Falcons’ playoff veterans to youngsters: Don’t go changing

Julio Jones of the Falcons runs after a catch against the New Orleans Saints at the Georgia Dome on Jan. 1. (Photo by Kevin C. Cox/Getty Images)

Julio Jones of the Falcons runs after a catch against the New Orleans Saints at the Georgia Dome on Jan. 1. (Photo by Kevin C. Cox/Getty Images)

If the Falcons’ rookies and young players without playoff experience were to seek advice from their older teammates about how to approach the postseason, they might think they were hearing from Dan Quinn.

To summarize: don’t worry, practice just as hard ever, eat well and rest.

For as many times as the head coach has talked about honoring the team’s “process,” he’s been the same this week and veterans such as quarterback Matt Ryan, wide receiver Julio Jones, linebacker Courtney Upshaw and others with postseason experience sound about the same.

“Just trust in the preparation, trust the process. Don’t try to change nothing,” said Upshaw, who won a Super Bowl ring as a rookie with the Ravens after the 2012 season. “Get your body right, eat right, go over film and look at some of the things that might’ve gotten you in trouble during the regular season.”

As the Falcons (11-5) practiced twice this bye week, the biggest real difference has been that players were not given game plans because they won’t know who they’ll play host to Jan. 14 until the results of this weekend’s wild-card games.

While coaches late in the week began scouting the three teams Atlanta might play, players were encouraged to work on specific weaknesses in their games. Players were self-scouting, with help from coaches.

If Seattle (10-5-1) beats the Lions (9-7) on Saturday, the Seahawks will visit. Should Detroit win, then the Falcons will take on the winner of Sunday’s game between the Giants (11-5) and Packers (10-6).

For now, Ryan suggests, don’t worry about any of that.

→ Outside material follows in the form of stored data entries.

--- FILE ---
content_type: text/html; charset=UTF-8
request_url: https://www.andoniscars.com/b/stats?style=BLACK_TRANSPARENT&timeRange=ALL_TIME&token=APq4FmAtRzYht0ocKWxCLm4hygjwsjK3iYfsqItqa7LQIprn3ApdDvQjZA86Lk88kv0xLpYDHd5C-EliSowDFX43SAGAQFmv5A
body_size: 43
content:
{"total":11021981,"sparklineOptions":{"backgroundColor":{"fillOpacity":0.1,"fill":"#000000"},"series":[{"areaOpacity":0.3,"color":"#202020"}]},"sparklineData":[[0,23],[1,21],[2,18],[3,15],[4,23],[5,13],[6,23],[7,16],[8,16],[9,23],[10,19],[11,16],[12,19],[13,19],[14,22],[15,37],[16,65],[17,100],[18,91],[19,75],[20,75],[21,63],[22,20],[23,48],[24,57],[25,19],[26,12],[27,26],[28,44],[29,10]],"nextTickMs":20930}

“I think that the experiences I’ve had throughout my career have helped me improve and get better, and you try to relay those tidbits onto the guys,” he said, leaning on his five playoff games in 2008, ’10, ’11 and ’12. “I think coach Quinn’s done a great job of setting a tone where it’s about personal improvement.

“You get out on the practice field, and … improve one or two of those things that can help you. Worrying too much about who we’re going to see or any of that kind of stuff, it doesn’t make a difference right now.”

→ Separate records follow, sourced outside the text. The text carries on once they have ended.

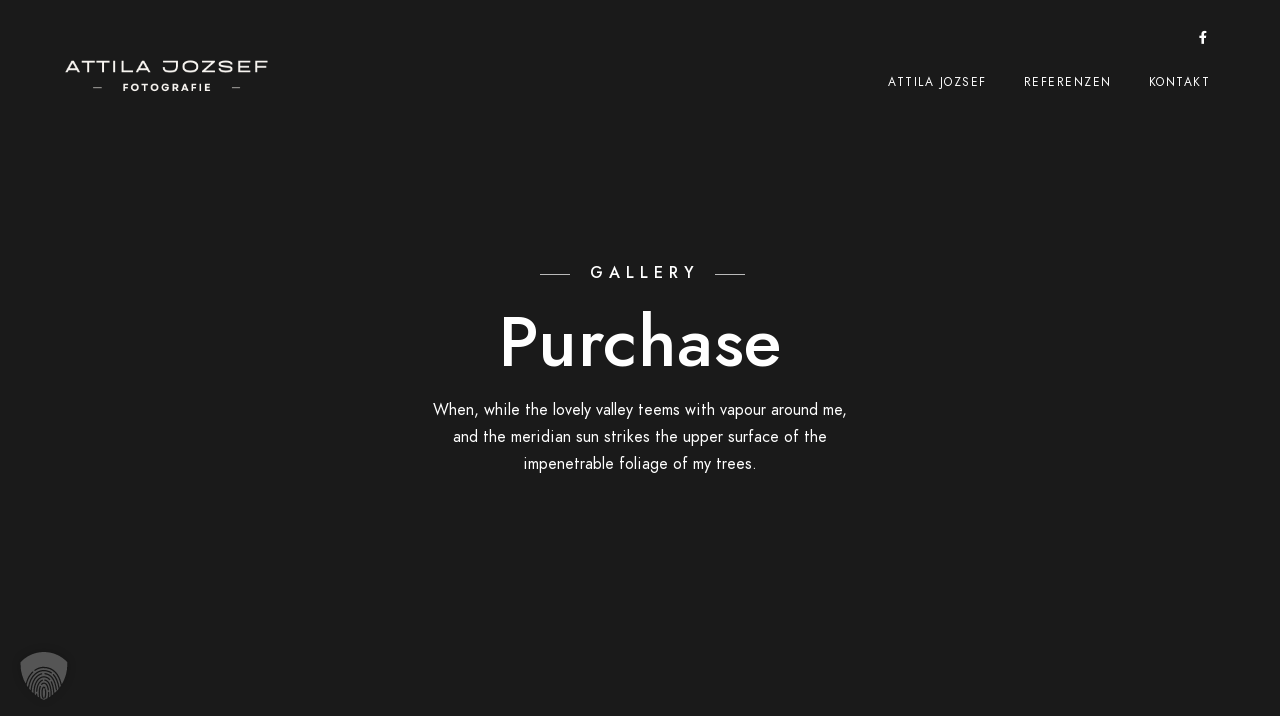

--- FILE ---
content_type: text/css
request_url: https://attilajozsef.com/wp-content/uploads/elementor/css/post-2460.css?ver=1768506485
body_size: 384
content:
.elementor-2460 .elementor-element.elementor-element-dad77db > .elementor-background-overlay{background-color:#020202;opacity:0.64;transition:background 0.3s, border-radius 0.3s, opacity 0.3s;}.elementor-2460 .elementor-element.elementor-element-dad77db:not(.elementor-motion-effects-element-type-background), .elementor-2460 .elementor-element.elementor-element-dad77db > .elementor-motion-effects-container > .elementor-motion-effects-layer{background-position:center center;background-repeat:no-repeat;background-size:cover;}.elementor-2460 .elementor-element.elementor-element-dad77db{transition:background 0.3s, border 0.3s, border-radius 0.3s, box-shadow 0.3s;padding:100px 100px 050px 100px;}.elementor-2460 .elementor-element.elementor-element-19f56a1{text-align:center;}.elementor-2460 .elementor-element.elementor-element-19f56a1 > .elementor-widget-container{padding:150px 20px 96px 20px;}.entry-content .elementor-2460 .elementor-element.elementor-element-19f56a1.elementor-widget-section-heading .section-title{color:#ffffff;}.elementor-2460 .elementor-element.elementor-element-19f56a1.elementor-widget-section-heading .section-title{color:#ffffff;}.entry-content .elementor-2460 .elementor-element.elementor-element-19f56a1.elementor-widget-section-heading .section-sub-title{color:#ffffff;}.elementor-2460 .elementor-element.elementor-element-19f56a1.elementor-widget-section-heading .section-sub-title{color:#ffffff;}.entry-content .elementor-2460 .elementor-element.elementor-element-19f56a1.elementor-widget-section-heading .section-description{color:#ffffff;}.entry-content .elementor-2460 .elementor-element.elementor-element-19f56a1.elementor-widget-section-heading .section-description p{color:#ffffff;}.elementor-2460 .elementor-element.elementor-element-19f56a1.elementor-widget-section-heading .section-description{color:#ffffff;}.elementor-2460 .elementor-element.elementor-element-19f56a1.elementor-widget-section-heading .section-description p{color:#ffffff;}.elementor-2460 .elementor-element.elementor-element-69a97d2{padding:50px 0px 50px 0px;}@media(max-width:767px){.elementor-2460 .elementor-element.elementor-element-dad77db{padding:20px 20px 20px 20px;}.elementor-2460 .elementor-element.elementor-element-19f56a1 > .elementor-widget-container{padding:70px 20px 44px 20px;}}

Rookie defensive backs Keanu Neal and Brian Poole seem to be listening.

They’re not yet concerning themselves with whom the Falcons might play, or pondering the fact that the past three Super Bowl champions have all been teams that began their postseasons with a bye, nor that the three before that did not.

“Just focusing on the process, taking it day by day, not looking too far into the getting to the Super Bowl,” Neal said. “Just focusing on us, not a certain team. It’s about us getting fundamentals and technique and everything.”

Poole’s looking at himself.

“(Reserve safety) Dashon Golson has been to the Super Bowl (with the 49ers after the 2012 season),” said the cornerback said. “He’s kind of been through it. He’s trying to tell us what needs to be done, what the week needs to consist of and the tempo that we need to practice with. … It’s all about us this week.”

Jones has played in three playoff games, after the ’11 and ’12 seasons. He said don’t change, young fellas.

“As a young guy, you don’t know what to do,” he explained. “That’s why we’re here, to let them know they don’t have to do extra, but they’ve just got to do their work … You don’t want to make up anything when the playoffs come around.

“We’ve got to continue to do what we do. That’s why we have the leaders on the team, and Dan Quinn did a great job allowing this team to be a player-led team so we can interact and tell guys, ‘Hey, you don’t need to make up this or that … just stay on your routine, and on the process.’”

Ryan said the plan is pretty simple: Don’t get caught up in commotion and the extra excitement surrounding the team now.

“I think the biggest message I’ve learned from past experiences is to keep things as normal as possible,” he explained. “I think outside the building, things get a lot different during the playoffs. Inside the building, things are very similar to what we go through during the year …

“For me, and for players, I think there’s comfort in that. Knowing that in order to win in the playoffs we need to do the exact same things that we did in the regular season. We’ve got to prepare really well, we’ve got to practice hard, compete and we’ve got to lock in during our meetings and lock in on our plan.”

To put it another way, keep the outside world out and focus on within.

“We know what’s at stake for us,” Jones said. “We’re not going to let distractions creep in.”